Sorry to be a pain, but i'm new to this. how do i add an iptables LOG RULE.


i've got everything on "allow"

acl QUERY urlpath_regex cgi-bin \?
no_cache deny QUERY


acl all src 0.0.0.0/0.0.0.0
acl proxysuse src 127.0.0.1/255.255.255.255
acl manager proto cache_object

acl Acceso_Completo_mac arp "/etc/squid/macfree"
acl Paginas_Negadas url_regex "/etc/squid/negarfree"
acl Paginas_Permitidas url_regex "/etc/squid/paginas_file"

http_access allow all
http_access allow Paginas_Negadas
http_access allow Acceso_Completo_mac Paginas_Permitidas
http_reply_access allow all
http_access allow all



icp_access allow proxysuse
icp_access allow Acceso_Completo_mac
icp_access allow Paginas_Negadas
icp_access allow Paginas_Permitidas

icp_access allow all

http_port 8080
icp_port 0

cache_mem 256 MB
cache_dir ufs /var/cache/squid 800 16 256

cache_access_log /var/log/squid/access.log
cache_log /var/log/squid/cache.log
cache_store_log /var/log/squid/store.log

visible_hostname suseproxy


tcp_outgoing_address x.x.x.x

i've updated my squid to the most recent version and patch.. but now it wont resolve.

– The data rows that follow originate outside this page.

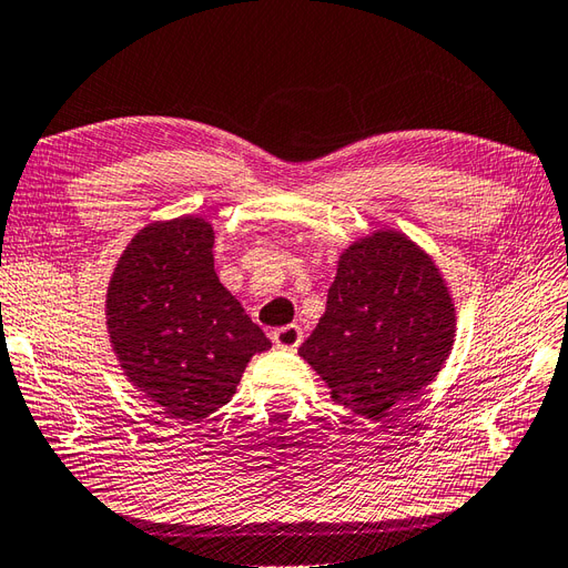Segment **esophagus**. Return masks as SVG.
<instances>
[{
  "label": "esophagus",
  "mask_w": 568,
  "mask_h": 568,
  "mask_svg": "<svg viewBox=\"0 0 568 568\" xmlns=\"http://www.w3.org/2000/svg\"><path fill=\"white\" fill-rule=\"evenodd\" d=\"M271 336H273V344L278 348H285V351H295L302 344V328L297 324H287L283 328H275Z\"/></svg>",
  "instance_id": "esophagus-1"
}]
</instances>
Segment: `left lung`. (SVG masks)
<instances>
[{
    "mask_svg": "<svg viewBox=\"0 0 568 568\" xmlns=\"http://www.w3.org/2000/svg\"><path fill=\"white\" fill-rule=\"evenodd\" d=\"M455 305L433 258L377 230L338 258L326 312L300 346L332 399L379 420L435 379L453 351Z\"/></svg>",
    "mask_w": 568,
    "mask_h": 568,
    "instance_id": "1",
    "label": "left lung"
}]
</instances>
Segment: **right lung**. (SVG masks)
<instances>
[{"label": "right lung", "mask_w": 568, "mask_h": 568, "mask_svg": "<svg viewBox=\"0 0 568 568\" xmlns=\"http://www.w3.org/2000/svg\"><path fill=\"white\" fill-rule=\"evenodd\" d=\"M203 217L152 222L118 258L105 295L111 346L133 387L179 424L232 399L246 363L271 341L215 273Z\"/></svg>", "instance_id": "1"}]
</instances>
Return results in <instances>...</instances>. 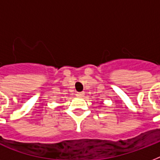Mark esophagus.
Returning <instances> with one entry per match:
<instances>
[{"label": "esophagus", "mask_w": 160, "mask_h": 160, "mask_svg": "<svg viewBox=\"0 0 160 160\" xmlns=\"http://www.w3.org/2000/svg\"><path fill=\"white\" fill-rule=\"evenodd\" d=\"M85 95V93L84 92H76V96L77 97H83Z\"/></svg>", "instance_id": "34e87169"}]
</instances>
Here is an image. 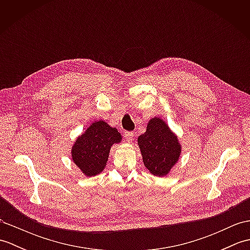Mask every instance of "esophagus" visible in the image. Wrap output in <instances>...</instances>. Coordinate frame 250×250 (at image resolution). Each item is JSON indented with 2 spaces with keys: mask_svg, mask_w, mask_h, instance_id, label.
<instances>
[{
  "mask_svg": "<svg viewBox=\"0 0 250 250\" xmlns=\"http://www.w3.org/2000/svg\"><path fill=\"white\" fill-rule=\"evenodd\" d=\"M125 137L128 142H132L134 139V133L131 131H126V132H125Z\"/></svg>",
  "mask_w": 250,
  "mask_h": 250,
  "instance_id": "esophagus-1",
  "label": "esophagus"
}]
</instances>
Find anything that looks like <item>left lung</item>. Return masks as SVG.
Wrapping results in <instances>:
<instances>
[{"label":"left lung","mask_w":250,"mask_h":250,"mask_svg":"<svg viewBox=\"0 0 250 250\" xmlns=\"http://www.w3.org/2000/svg\"><path fill=\"white\" fill-rule=\"evenodd\" d=\"M137 142L145 167L156 176L167 175L178 161L182 151L177 137L160 118H152L148 122L146 132Z\"/></svg>","instance_id":"obj_1"}]
</instances>
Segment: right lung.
<instances>
[{
  "label": "right lung",
  "mask_w": 250,
  "mask_h": 250,
  "mask_svg": "<svg viewBox=\"0 0 250 250\" xmlns=\"http://www.w3.org/2000/svg\"><path fill=\"white\" fill-rule=\"evenodd\" d=\"M116 128L100 120L89 126L79 136L72 148V158L87 176H94L103 171L107 162L110 147L121 141Z\"/></svg>",
  "instance_id": "obj_1"
}]
</instances>
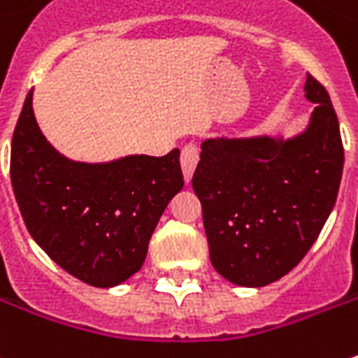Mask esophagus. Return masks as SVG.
I'll list each match as a JSON object with an SVG mask.
<instances>
[{
  "label": "esophagus",
  "instance_id": "1",
  "mask_svg": "<svg viewBox=\"0 0 358 358\" xmlns=\"http://www.w3.org/2000/svg\"><path fill=\"white\" fill-rule=\"evenodd\" d=\"M196 164H198V148H196L194 144H186L182 148V152H180V166H182V172H184L186 182L192 178Z\"/></svg>",
  "mask_w": 358,
  "mask_h": 358
}]
</instances>
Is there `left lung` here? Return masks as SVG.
Here are the masks:
<instances>
[{"label":"left lung","mask_w":358,"mask_h":358,"mask_svg":"<svg viewBox=\"0 0 358 358\" xmlns=\"http://www.w3.org/2000/svg\"><path fill=\"white\" fill-rule=\"evenodd\" d=\"M317 103L292 140L202 142L192 188L202 204L210 262L226 280L264 287L292 271L319 238L341 186L345 150L329 92L306 73Z\"/></svg>","instance_id":"1"}]
</instances>
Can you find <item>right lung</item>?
<instances>
[{
    "label": "right lung",
    "mask_w": 358,
    "mask_h": 358,
    "mask_svg": "<svg viewBox=\"0 0 358 358\" xmlns=\"http://www.w3.org/2000/svg\"><path fill=\"white\" fill-rule=\"evenodd\" d=\"M180 150L71 162L39 130L31 92L11 138V186L31 238L71 276L110 288L142 268L152 232L184 186Z\"/></svg>",
    "instance_id": "add662e5"
}]
</instances>
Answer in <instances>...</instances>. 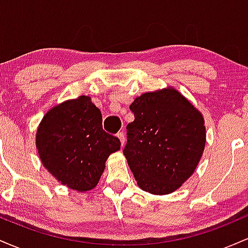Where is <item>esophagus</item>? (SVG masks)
Returning a JSON list of instances; mask_svg holds the SVG:
<instances>
[{
	"label": "esophagus",
	"mask_w": 248,
	"mask_h": 248,
	"mask_svg": "<svg viewBox=\"0 0 248 248\" xmlns=\"http://www.w3.org/2000/svg\"><path fill=\"white\" fill-rule=\"evenodd\" d=\"M116 136H118L119 140H120L121 146H124V142H126V136H124V134L122 133V132H120V133H118V135H116Z\"/></svg>",
	"instance_id": "obj_1"
}]
</instances>
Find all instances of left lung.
Instances as JSON below:
<instances>
[{"label": "left lung", "instance_id": "left-lung-1", "mask_svg": "<svg viewBox=\"0 0 248 248\" xmlns=\"http://www.w3.org/2000/svg\"><path fill=\"white\" fill-rule=\"evenodd\" d=\"M124 148L138 186L153 195L177 190L192 175L205 147L201 113L173 88L144 93L129 106Z\"/></svg>", "mask_w": 248, "mask_h": 248}]
</instances>
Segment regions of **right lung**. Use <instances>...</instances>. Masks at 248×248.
<instances>
[{"mask_svg": "<svg viewBox=\"0 0 248 248\" xmlns=\"http://www.w3.org/2000/svg\"><path fill=\"white\" fill-rule=\"evenodd\" d=\"M43 166L77 191L92 190L105 162L120 149V140L102 129L100 109L90 96L65 101L44 115L36 135Z\"/></svg>", "mask_w": 248, "mask_h": 248, "instance_id": "1", "label": "right lung"}]
</instances>
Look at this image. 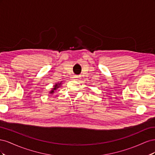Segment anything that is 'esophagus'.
I'll use <instances>...</instances> for the list:
<instances>
[{
    "label": "esophagus",
    "mask_w": 155,
    "mask_h": 155,
    "mask_svg": "<svg viewBox=\"0 0 155 155\" xmlns=\"http://www.w3.org/2000/svg\"><path fill=\"white\" fill-rule=\"evenodd\" d=\"M79 76H74V77H73V78H74V79H79Z\"/></svg>",
    "instance_id": "obj_1"
}]
</instances>
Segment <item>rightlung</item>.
Instances as JSON below:
<instances>
[{
	"label": "right lung",
	"mask_w": 155,
	"mask_h": 155,
	"mask_svg": "<svg viewBox=\"0 0 155 155\" xmlns=\"http://www.w3.org/2000/svg\"><path fill=\"white\" fill-rule=\"evenodd\" d=\"M61 83H56L55 85L54 86V88H53L52 89H51V91L50 92V94H53L55 91L57 90V89H58V88H59V87H61Z\"/></svg>",
	"instance_id": "obj_1"
}]
</instances>
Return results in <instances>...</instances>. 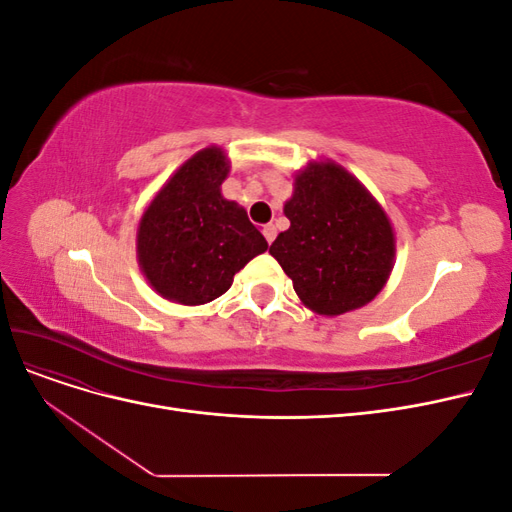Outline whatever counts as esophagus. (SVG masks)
I'll use <instances>...</instances> for the list:
<instances>
[{
    "label": "esophagus",
    "mask_w": 512,
    "mask_h": 512,
    "mask_svg": "<svg viewBox=\"0 0 512 512\" xmlns=\"http://www.w3.org/2000/svg\"><path fill=\"white\" fill-rule=\"evenodd\" d=\"M262 235H265L267 243L271 245V243H273V239H275V235H277V228H275L273 224H267V226H262Z\"/></svg>",
    "instance_id": "1"
}]
</instances>
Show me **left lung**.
I'll return each instance as SVG.
<instances>
[{
	"label": "left lung",
	"mask_w": 512,
	"mask_h": 512,
	"mask_svg": "<svg viewBox=\"0 0 512 512\" xmlns=\"http://www.w3.org/2000/svg\"><path fill=\"white\" fill-rule=\"evenodd\" d=\"M284 213L290 228L269 254L305 307L339 316L376 299L393 269L395 235L359 179L331 160L309 162L294 175Z\"/></svg>",
	"instance_id": "left-lung-1"
}]
</instances>
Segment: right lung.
I'll return each mask as SVG.
<instances>
[{
    "instance_id": "add662e5",
    "label": "right lung",
    "mask_w": 512,
    "mask_h": 512,
    "mask_svg": "<svg viewBox=\"0 0 512 512\" xmlns=\"http://www.w3.org/2000/svg\"><path fill=\"white\" fill-rule=\"evenodd\" d=\"M228 170L220 147L194 153L138 222V265L168 301L203 305L218 299L235 273L267 252V239L247 220L245 209L222 196Z\"/></svg>"
}]
</instances>
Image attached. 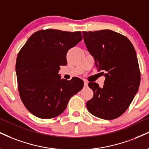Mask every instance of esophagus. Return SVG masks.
<instances>
[{
  "label": "esophagus",
  "instance_id": "obj_1",
  "mask_svg": "<svg viewBox=\"0 0 149 149\" xmlns=\"http://www.w3.org/2000/svg\"><path fill=\"white\" fill-rule=\"evenodd\" d=\"M84 85H85V87H87V86L88 85V82L86 81V80H85V81H84Z\"/></svg>",
  "mask_w": 149,
  "mask_h": 149
}]
</instances>
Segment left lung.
I'll return each instance as SVG.
<instances>
[{
  "mask_svg": "<svg viewBox=\"0 0 149 149\" xmlns=\"http://www.w3.org/2000/svg\"><path fill=\"white\" fill-rule=\"evenodd\" d=\"M82 35L96 68L105 78L102 87L89 82L94 96L87 102V108L101 119H116L128 109L139 89L140 71L135 50L127 37L112 30L82 32Z\"/></svg>",
  "mask_w": 149,
  "mask_h": 149,
  "instance_id": "obj_1",
  "label": "left lung"
}]
</instances>
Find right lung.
<instances>
[{"mask_svg":"<svg viewBox=\"0 0 149 149\" xmlns=\"http://www.w3.org/2000/svg\"><path fill=\"white\" fill-rule=\"evenodd\" d=\"M82 39L80 31L39 30L20 50L16 62L18 88L23 103L33 115L41 119L59 116L82 89L81 79L67 80L58 73L60 66L67 65L68 51Z\"/></svg>","mask_w":149,"mask_h":149,"instance_id":"right-lung-1","label":"right lung"}]
</instances>
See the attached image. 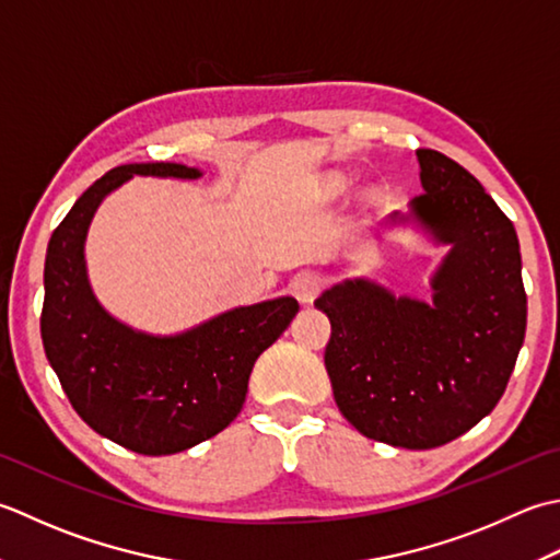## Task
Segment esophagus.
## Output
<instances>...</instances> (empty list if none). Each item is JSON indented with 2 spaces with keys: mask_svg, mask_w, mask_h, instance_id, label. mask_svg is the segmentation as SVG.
I'll use <instances>...</instances> for the list:
<instances>
[{
  "mask_svg": "<svg viewBox=\"0 0 560 560\" xmlns=\"http://www.w3.org/2000/svg\"><path fill=\"white\" fill-rule=\"evenodd\" d=\"M322 288H324V278L318 276V272H314V270H302V272H296V276L292 278V282H290V290H292V294L296 296V300L300 302H314V296L322 292Z\"/></svg>",
  "mask_w": 560,
  "mask_h": 560,
  "instance_id": "obj_1",
  "label": "esophagus"
}]
</instances>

execute this command on the squid box:now ping the squid box from one of the clients, while running this command on the squid box:you should then be able to see the pings (please post them)...

what's this about?

just squid or the entire box?? in other words, are you able to ping "google.com" form the box?? what errors do you get??

i'm able to ping the squid box from the client
i'm able to ping www.google.com from the squid server

but the command tail -f /var/log/syslog wont work, becouse syslog does not exist

the ip addres i 10.16.x.x is my squid box ip address and the update was made to all the box, including in it squd.

?????????????????

!!!!!OK got it to work with one MAC !!!! just like you said.

acl QUERY urlpath_regex cgi-bin \?
no_cache deny QUERY


acl all src 0.0.0.0/0.0.0.0
acl proxysuse src 127.0.0.1/255.255.255.255
acl manager proto http cache_object

#acl Acceso_Completo_mac arp "/etc/squid/macfree"
acl Acceso_Completo_mac arp xx:xx:xx:xx:xx:xx
#acl Paginas_Negadas url_regex "/etc/squid/negarfree"

#acl Paginas_Permitidas url_regex "/etc/squid/paginas_file"

http_access allow proxysuse
#http_access deny Paginas_Negadas
http_access allow Acceso_Completo_mac
#http_access allow Acceso_Completo_mac Paginas_Permitidas
http_access deny all
http_reply_access allow all




icp_access allow proxysuse
icp_access allow Acceso_Completo_mac
#icp_access allow Paginas_Negadas
#icp_access allow Paginas_Permitidas

icp_access deny all

http_port 8080
icp_port 0

cache_mem 256 MB
cache_dir ufs /var/cache/squid 800 16 256

cache_access_log /var/log/squid/access.log
cache_log /var/log/squid/cache.log
cache_store_log /var/log/squid/store.log

visible_hostname suseproxy


!!!!!!!!!!!!!!!!!!!!

now i want to get it to work but have the following problems:

the structure of my net is 2 VLANS per subnet for example Subnet1 has:
VLAN_30 with the following range of ip's via dhcp 10.10.206.X
VLAN_31 with the following range of ip's via dchp 10.10.207.x


VLAN_30 has open trafic to internet, but VLAN_31 has to pass through the proxy and like i said before restricted via MAC address becouse of the dhcp.
question: could it be possible that if i put my proxy connected to the very last switch/router of my net (the last one of my net before it goes out to internet) that my proxy will filter all my MAC's.

ps. win32sux thanks what you told me was correct my problem was my firewall.